▸ Problem description: Quote the line containing "Within the photo" and all lines that follow it in the listing below, exactly as written.

▸ Source material:
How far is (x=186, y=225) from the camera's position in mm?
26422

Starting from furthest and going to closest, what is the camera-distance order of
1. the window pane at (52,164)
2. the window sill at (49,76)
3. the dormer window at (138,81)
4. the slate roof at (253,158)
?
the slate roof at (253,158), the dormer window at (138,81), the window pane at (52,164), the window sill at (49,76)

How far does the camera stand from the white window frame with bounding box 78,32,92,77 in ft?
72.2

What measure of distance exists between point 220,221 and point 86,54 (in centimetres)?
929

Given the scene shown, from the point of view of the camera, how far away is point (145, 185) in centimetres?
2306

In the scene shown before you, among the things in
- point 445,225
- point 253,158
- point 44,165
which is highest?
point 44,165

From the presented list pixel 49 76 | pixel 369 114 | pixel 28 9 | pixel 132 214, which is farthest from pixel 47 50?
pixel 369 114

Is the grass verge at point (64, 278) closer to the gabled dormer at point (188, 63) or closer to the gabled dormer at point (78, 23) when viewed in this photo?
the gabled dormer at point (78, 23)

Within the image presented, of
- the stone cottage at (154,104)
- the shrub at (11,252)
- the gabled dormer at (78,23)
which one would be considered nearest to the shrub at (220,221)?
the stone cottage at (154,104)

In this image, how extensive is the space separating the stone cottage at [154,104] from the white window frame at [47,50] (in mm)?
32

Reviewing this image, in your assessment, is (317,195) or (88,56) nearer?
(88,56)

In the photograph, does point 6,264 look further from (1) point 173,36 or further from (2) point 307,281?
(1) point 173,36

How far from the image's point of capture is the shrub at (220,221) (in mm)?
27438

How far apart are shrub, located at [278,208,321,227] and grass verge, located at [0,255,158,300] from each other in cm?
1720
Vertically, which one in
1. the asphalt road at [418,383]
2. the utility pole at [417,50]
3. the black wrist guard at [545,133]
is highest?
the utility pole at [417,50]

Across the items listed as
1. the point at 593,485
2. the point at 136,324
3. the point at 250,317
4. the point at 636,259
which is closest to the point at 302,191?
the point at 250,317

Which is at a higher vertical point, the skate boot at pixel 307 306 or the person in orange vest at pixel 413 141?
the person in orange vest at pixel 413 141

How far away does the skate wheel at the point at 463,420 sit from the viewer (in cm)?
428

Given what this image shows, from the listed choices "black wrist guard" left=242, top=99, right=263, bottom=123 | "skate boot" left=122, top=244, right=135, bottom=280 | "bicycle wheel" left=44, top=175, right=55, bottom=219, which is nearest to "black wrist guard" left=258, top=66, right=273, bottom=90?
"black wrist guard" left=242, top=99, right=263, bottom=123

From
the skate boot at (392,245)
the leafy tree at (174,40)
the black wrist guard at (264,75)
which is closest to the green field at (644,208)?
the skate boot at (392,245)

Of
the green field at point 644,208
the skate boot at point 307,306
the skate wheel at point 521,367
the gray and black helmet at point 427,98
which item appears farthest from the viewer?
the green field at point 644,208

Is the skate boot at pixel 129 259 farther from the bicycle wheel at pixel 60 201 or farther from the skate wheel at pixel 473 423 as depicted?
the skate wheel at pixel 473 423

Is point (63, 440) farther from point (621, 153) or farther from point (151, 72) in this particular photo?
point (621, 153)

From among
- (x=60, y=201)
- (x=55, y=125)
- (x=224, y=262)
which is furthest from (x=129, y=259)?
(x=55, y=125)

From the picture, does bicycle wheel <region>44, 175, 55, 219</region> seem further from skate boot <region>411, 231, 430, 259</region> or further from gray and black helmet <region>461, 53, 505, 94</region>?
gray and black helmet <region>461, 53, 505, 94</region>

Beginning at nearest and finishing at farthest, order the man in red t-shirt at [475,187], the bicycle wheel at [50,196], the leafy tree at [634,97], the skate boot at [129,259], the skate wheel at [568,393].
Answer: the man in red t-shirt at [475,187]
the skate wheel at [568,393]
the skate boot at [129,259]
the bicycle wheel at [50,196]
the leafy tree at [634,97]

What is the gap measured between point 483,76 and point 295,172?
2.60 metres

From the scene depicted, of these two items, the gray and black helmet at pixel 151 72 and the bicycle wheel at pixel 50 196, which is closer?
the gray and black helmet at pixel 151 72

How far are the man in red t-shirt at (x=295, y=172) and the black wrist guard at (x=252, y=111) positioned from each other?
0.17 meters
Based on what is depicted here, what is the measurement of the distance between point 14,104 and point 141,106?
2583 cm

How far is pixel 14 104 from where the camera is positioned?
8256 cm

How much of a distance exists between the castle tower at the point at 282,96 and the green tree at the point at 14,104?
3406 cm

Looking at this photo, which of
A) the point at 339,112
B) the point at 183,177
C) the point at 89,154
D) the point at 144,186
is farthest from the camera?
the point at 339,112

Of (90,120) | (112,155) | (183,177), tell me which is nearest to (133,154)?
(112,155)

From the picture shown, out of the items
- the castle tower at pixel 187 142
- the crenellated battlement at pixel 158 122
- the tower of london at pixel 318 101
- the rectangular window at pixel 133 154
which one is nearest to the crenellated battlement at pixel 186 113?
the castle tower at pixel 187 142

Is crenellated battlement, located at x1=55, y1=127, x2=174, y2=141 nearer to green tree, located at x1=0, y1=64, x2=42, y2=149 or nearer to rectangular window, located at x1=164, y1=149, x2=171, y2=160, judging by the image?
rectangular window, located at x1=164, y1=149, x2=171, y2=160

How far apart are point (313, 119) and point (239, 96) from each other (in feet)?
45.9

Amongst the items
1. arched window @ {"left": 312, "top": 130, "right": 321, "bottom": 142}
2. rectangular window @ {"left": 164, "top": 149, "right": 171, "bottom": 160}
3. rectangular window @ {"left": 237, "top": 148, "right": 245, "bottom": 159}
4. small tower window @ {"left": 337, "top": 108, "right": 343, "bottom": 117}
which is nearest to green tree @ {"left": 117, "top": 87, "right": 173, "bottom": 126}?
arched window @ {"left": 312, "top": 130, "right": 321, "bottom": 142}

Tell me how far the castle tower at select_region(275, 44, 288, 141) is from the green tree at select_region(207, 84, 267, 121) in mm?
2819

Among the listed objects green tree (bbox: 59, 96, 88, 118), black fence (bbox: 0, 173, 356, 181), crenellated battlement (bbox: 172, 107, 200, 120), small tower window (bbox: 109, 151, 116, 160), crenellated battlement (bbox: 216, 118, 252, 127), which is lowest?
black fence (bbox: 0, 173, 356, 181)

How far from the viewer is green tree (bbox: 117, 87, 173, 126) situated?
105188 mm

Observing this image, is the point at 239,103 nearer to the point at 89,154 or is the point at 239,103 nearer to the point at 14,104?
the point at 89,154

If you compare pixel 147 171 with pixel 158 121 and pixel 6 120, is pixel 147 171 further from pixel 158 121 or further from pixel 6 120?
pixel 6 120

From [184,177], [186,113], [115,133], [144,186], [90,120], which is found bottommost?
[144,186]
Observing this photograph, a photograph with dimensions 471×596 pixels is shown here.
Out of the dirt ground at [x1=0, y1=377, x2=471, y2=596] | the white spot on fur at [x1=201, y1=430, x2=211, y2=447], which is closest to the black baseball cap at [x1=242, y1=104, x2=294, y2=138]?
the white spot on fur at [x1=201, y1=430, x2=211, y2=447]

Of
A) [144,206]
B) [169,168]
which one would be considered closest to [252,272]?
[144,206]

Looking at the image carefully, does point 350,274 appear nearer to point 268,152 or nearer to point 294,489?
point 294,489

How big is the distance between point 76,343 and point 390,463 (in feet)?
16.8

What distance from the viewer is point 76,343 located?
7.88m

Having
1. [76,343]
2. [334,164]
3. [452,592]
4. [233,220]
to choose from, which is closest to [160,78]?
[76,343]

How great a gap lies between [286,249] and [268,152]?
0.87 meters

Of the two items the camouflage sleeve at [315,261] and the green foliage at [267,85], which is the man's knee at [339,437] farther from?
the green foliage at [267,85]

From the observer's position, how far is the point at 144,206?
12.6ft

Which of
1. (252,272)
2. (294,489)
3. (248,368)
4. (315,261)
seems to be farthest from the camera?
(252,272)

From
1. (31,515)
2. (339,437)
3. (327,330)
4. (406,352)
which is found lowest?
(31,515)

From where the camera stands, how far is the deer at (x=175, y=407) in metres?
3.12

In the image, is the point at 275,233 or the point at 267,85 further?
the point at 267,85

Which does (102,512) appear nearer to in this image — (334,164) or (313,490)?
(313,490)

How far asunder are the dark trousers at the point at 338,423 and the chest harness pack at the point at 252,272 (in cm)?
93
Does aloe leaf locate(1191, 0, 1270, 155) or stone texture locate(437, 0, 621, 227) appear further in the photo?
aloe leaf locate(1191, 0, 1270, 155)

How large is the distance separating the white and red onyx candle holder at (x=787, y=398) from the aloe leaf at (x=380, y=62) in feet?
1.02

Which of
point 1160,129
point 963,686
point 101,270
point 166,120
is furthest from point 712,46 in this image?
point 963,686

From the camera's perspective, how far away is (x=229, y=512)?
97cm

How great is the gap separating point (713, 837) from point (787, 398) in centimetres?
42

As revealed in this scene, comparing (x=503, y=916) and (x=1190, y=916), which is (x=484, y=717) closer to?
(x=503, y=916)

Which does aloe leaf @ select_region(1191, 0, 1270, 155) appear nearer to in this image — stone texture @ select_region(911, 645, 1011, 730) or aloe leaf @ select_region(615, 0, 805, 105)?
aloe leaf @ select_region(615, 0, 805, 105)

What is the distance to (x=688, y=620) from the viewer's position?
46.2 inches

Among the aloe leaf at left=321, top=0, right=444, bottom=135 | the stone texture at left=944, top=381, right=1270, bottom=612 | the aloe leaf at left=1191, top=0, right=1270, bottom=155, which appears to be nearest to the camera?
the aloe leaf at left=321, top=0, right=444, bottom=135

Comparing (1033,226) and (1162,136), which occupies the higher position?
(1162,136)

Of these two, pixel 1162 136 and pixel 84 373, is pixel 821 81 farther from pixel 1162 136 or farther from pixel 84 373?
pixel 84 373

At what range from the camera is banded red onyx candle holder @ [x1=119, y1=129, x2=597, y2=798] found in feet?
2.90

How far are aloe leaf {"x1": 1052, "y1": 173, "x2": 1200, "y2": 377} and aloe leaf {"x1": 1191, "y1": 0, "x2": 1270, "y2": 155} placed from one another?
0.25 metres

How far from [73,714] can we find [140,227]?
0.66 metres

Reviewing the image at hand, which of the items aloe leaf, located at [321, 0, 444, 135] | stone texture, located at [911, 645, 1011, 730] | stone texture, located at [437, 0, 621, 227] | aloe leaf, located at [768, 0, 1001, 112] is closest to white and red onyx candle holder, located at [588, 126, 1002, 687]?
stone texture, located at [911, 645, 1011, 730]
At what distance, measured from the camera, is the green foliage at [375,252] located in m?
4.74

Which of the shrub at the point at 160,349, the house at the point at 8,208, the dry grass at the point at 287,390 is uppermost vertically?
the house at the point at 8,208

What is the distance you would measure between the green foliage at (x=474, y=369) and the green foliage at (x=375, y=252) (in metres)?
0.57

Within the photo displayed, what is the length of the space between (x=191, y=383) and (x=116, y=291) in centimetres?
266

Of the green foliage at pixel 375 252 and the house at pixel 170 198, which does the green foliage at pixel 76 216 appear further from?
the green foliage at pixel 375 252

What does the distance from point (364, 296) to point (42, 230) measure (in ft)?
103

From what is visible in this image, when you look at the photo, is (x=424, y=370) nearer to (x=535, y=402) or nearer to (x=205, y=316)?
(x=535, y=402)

▸ Complete answer:
Within the photo displayed, what is the length of the space between (x=191, y=383) and (x=116, y=291) in centimetres?
266

Of the green foliage at pixel 375 252 and the house at pixel 170 198, which does the green foliage at pixel 76 216 appear further from?
the green foliage at pixel 375 252

What does the distance from point (364, 296) to point (42, 230) measure (in ft)?
103

From what is visible in this image, when you look at the photo, is (x=424, y=370) nearer to (x=535, y=402) or nearer to (x=205, y=316)?
(x=535, y=402)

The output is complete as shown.